The fact that Sammy, a.k.a. Spielberg, barely factors in his own autobiography might be another sign of neurosis. After all, the director prefers to be behind the scenes. Francis-DeFord has a warmth that draws you in, but he isn’t around long. LaBelle is the lead, and during a few clever moments he reminded me of young Dustin Hoffman in “The Graduate.” Little Spielberg is often a cipher though, a compass for navigating real Spielberg’s fond remembrances of how he made startlingly polished movies on a shoestring as a boy. Real-life supports this self-congratulation; by all reports, Spielberg was a prodigy and his direction of the brilliant TV thriller “Duel” at age 24 bears this out.

With no real narrative to serve as a foundation for the “bits” though, “The Fabelmans” becomes a disjointed symphony of “and then this happened” that, given the caricatures and sermonizing, feels airless and detached from reality. Even on these hagiographic terms, the film misses opportunities. It mystifies me that Spielberg could somehow leave out the fact that he wrote and shot “Firelight,” a 2 ½ hour prototype for “Close Encounters of the Third Kind,” when he was 16, and had it shown at a small-town theater.

And if you can’t go with the flow of “The Fabelmans,” it will turn into one of those movies in which everything annoys you. I don’t believe that Jewish film nerd Sammy, taunted by Aryan super-studs with anti-Semitic slurs, would be courted by a gorgeous Christian girl, even if their first scene together has a blasphemous charge. I don’t believe that Mitzi would relieve the boredom of Burt with a guy who appears to be as nerdy and asexual as he is, even if he’s played by Seth Rogen. It might be based on reality, but I don’t believe that Mitzi and Burt would’ve gotten together at all. They exist in separate, opposing cartoon notions of the world.

And why does every production that Spielberg shoots with cinematographer Janusz Kaminski have to resemble a bleached-out, milky future-shock horror film? The compositions here are virtuosic, as they often are with Spielberg, but this showmanship distances us further from the stylized subject matter.
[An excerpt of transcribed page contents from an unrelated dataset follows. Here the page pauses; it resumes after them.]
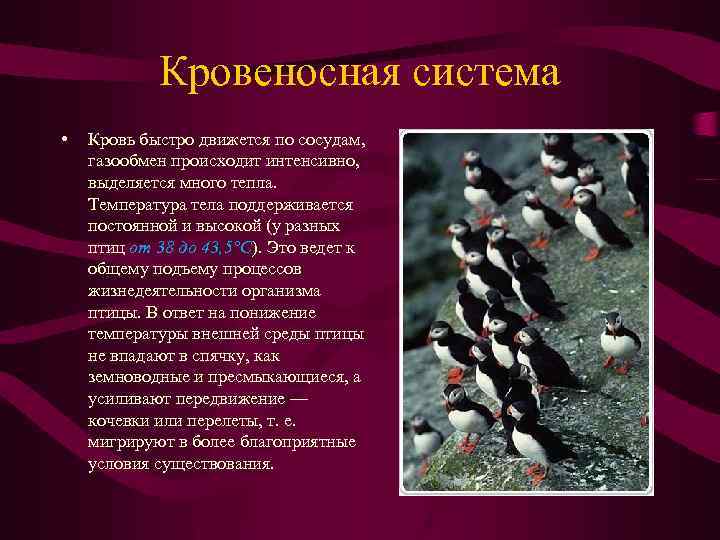 Кровеносная система

• Кровь быстро движется по сосудам, газообмен происходит интенсивно, выделяется много тепла. Температура тела поддерживается постоянной и высокой (у разных птиц от 38 до 43,5°С). Это ведет к общему подъему процессов жизнедеятельности организма птицы. В ответ на понижение температуры внешней среды птицы не впадают в спячку, как земноводные и пресмыкающиеся, а усиливают передвижение — кочевки или перелеты, т. е. мигрируют в более благоприятные условия существования.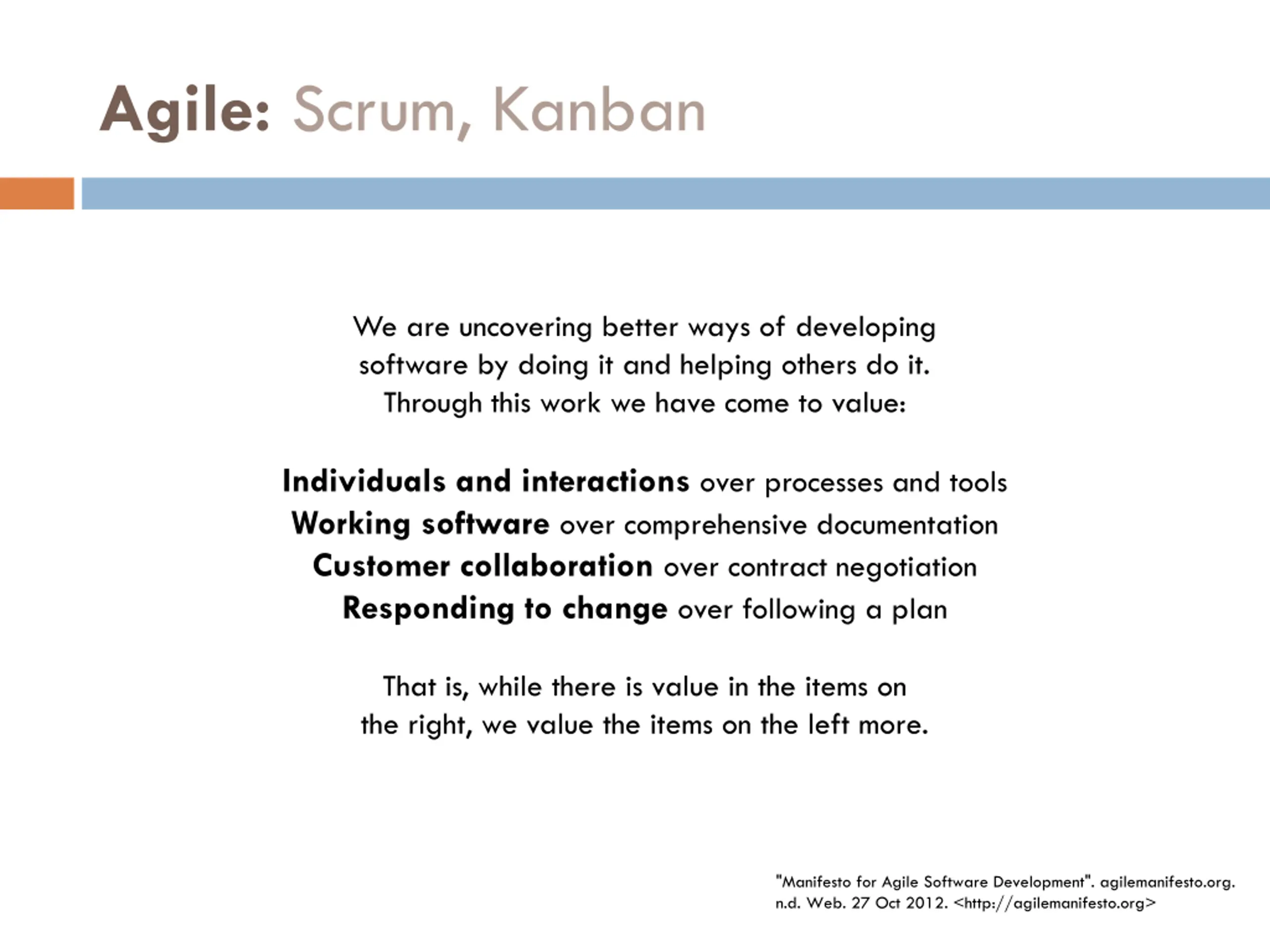 Agile: Scrum, Kanban

We are uncovering better ways of developing software by doing it and helping others do it. Through this work we have come to value:

Individuals and interactions over processes and tools
Working software over comprehensive documentation
Customer collaboration over contract negotiation
Responding to change over following a plan

That is, while there is value in the items on the right, we value the items on the left more.

"Manifesto for Agile Software Development". agilemanifesto.org. n.d. Web. 27 Oct 2012. <http://agilemanifesto.org>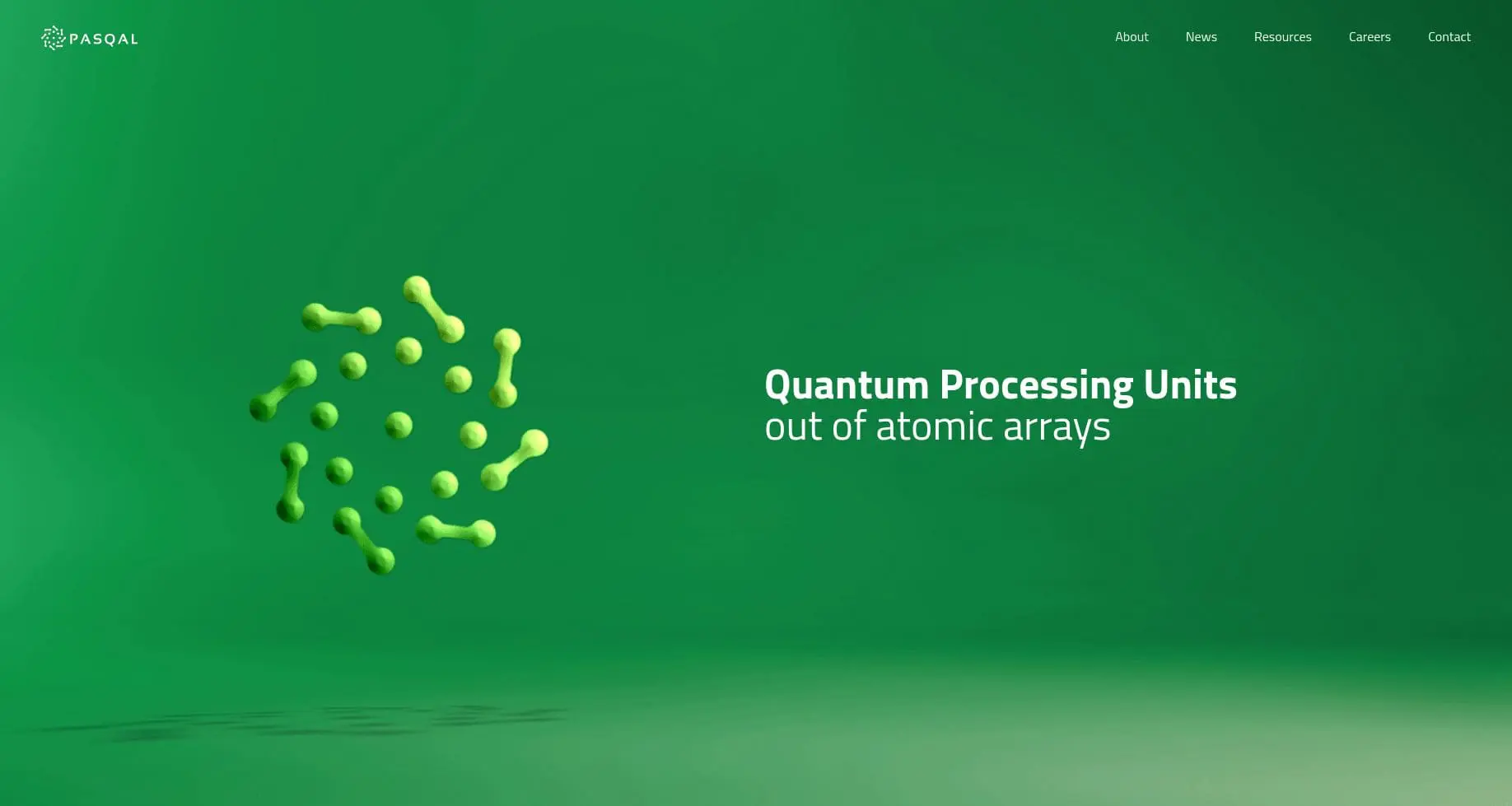 PASQAL

About News Resources Careers Contact

Quantum Processing Units
out of atomic arrays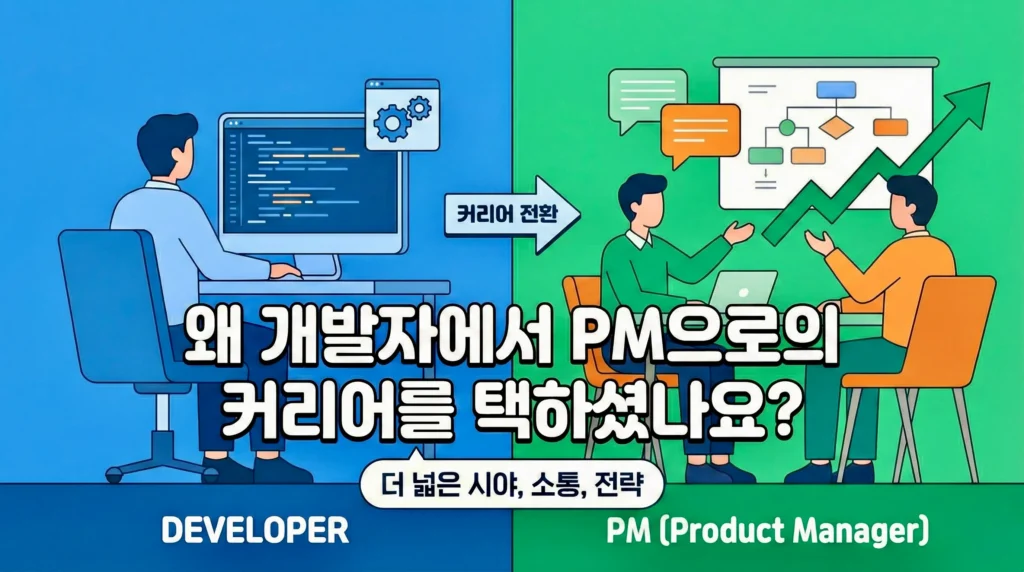 커리어 전환

왜 개발자에서 PM으로의
커리어를 택하셨나요?

더 넓은 시야, 소통, 전략

DEVELOPER

PM (Product Manager)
For all the film’s Sturm und Drang, little here feels human—that’s the ultimate problem. At least until David Lynch appears as John Ford and casually walks away with the movie. This juxtaposition of film legends is a cinematic coup that shouldn’t be taken for granted. Lynch isn’t cowed by the pressure of being in a Spielberg production, and his squirrely surliness links up with Ford’s taciturn, suffer-no-fools reputation. He walks to his own absurdist beat, reminding you of the vitality that’s otherwise missing from this enterprise.

The truth is that Spielberg has already told this story symbolically across decades with pop masterpieces. “The Fabelmans” prints a legend that’s already been printed, and so here the poetry feels secondhand.